Let $\mathcal{A}$ be a $C^*$-algebra. Suppose that $a \in \mathcal{A}$ with the property that $a^* = a$ (that is, suppose that $a$ is hermitian).
I would like to show that $\|a^{2n}\| = \|a\|^{2n}$ for all $n \ge 1$.
This fact is stated in Conway's A Course in Functional Analysis, and I'm having trouble proving it. Here's what I have so far: the $n =1 $ base cases just uses the basic $C^*$-algebra property:
$$\|a^2\| = \|a^* a \| = \|a\|^2.$$
But now I get stuck on the induction step (assume we have $\|a^{2n}\| = \|a\|^{2n}$, show that $\|a^{2n + 2}\| = \|a\|^{2n + 2}$). I have been trying to give myself some insight by studying small cases, for instance, $n = 3$:
$$\|a^6\| = \|(a^3)^2\| = \|a^3\|^2,$$
where the last equality follows from the base case. But then I end up with an odd exponent inside the norm.

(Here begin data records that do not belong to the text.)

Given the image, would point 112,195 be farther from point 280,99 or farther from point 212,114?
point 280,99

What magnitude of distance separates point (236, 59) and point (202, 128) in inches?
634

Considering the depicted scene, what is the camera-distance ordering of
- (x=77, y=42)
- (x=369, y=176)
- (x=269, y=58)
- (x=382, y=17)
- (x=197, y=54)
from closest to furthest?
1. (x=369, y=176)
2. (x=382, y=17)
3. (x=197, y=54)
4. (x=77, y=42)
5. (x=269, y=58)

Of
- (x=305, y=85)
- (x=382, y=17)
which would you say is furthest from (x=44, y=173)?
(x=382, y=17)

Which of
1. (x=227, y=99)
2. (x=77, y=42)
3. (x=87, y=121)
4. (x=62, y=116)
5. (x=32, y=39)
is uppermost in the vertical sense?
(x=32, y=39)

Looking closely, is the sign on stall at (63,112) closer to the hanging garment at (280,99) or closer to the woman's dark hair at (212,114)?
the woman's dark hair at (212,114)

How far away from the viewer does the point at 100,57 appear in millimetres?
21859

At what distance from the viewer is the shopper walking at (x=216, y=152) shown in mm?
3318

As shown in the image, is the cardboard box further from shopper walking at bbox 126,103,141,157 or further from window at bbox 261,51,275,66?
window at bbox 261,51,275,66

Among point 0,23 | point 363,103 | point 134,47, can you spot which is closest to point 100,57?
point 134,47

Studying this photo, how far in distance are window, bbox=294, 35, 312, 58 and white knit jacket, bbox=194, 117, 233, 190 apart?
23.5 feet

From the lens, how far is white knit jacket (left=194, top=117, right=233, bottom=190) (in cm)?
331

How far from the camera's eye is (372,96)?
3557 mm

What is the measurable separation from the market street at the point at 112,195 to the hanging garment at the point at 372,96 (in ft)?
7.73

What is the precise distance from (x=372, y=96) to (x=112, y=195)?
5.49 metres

This is what is really giving me trouble.
Hints or solutions are greatly appreciated.
This is true for all powers, even or odd.
Proposition 1.11e on page 234 says that $\|a\|=r(a)$ for any Hermitian $a$, where $r(a) $ is the spectral radius of $a$, that is $r(a) = \lim_{k\to\infty} \|a^k\|^{1/k}$.

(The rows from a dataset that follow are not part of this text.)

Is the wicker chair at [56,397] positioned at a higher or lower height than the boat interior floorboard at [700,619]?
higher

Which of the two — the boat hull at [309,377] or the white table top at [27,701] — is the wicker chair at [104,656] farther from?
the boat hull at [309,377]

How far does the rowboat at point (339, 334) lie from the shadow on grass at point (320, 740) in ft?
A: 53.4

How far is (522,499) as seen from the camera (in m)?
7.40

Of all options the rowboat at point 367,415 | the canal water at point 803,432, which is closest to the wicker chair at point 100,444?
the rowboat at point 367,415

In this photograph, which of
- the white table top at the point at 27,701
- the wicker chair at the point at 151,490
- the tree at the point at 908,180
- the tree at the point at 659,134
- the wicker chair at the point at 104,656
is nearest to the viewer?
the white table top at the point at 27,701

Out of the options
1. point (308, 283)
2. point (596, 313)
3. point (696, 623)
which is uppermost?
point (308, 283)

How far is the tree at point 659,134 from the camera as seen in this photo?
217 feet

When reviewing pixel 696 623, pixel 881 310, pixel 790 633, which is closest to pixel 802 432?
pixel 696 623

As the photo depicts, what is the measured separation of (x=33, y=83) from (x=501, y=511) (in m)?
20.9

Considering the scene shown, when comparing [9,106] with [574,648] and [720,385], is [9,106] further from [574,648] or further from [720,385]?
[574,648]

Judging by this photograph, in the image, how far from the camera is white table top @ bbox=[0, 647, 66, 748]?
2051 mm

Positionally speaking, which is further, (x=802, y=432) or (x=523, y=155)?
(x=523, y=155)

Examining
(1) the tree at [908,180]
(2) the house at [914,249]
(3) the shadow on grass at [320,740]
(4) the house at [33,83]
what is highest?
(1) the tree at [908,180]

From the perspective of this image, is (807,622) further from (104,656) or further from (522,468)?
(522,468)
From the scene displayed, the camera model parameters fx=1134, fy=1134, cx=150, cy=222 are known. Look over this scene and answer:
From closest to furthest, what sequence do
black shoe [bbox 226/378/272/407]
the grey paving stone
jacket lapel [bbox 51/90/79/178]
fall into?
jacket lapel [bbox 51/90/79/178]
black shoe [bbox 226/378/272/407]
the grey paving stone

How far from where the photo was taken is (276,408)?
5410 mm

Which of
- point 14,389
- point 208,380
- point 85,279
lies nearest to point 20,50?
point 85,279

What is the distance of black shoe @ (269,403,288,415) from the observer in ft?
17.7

Since $a^{n}$ is also Hermitian, we have $$ \|a^{n}\| =r(a^n) = \lim_{k\to\infty} \|a^{kn}\|^{1/k} = \left(\lim_{k\to\infty} \|a^{kn}\|^{1/(kn)}\right)^n = r(a)^n = \|a\|^n \tag{1} $$
For completeness, the proof of $\|a\|=r(a)$ is based on the equality $\| a^{2^n}\|=\|a\| ^{2^n}$ which, as Kaladin noted in a comment, is shown by induction: $$\| a^{2^n}\| = \left\| \left(a^{2^{n-1}}\right)^2\right\| = \| a^{2^{n-1}}\| ^2 = \dots =\|a\|^{2^n} \tag{2}$$ Since the limit $r(a) = \lim_{k\to\infty} \|a^k\|^{1/k}$ is known to exist (page 197), one can use (2) to calculate it along the subsequence $k_n=2^n$.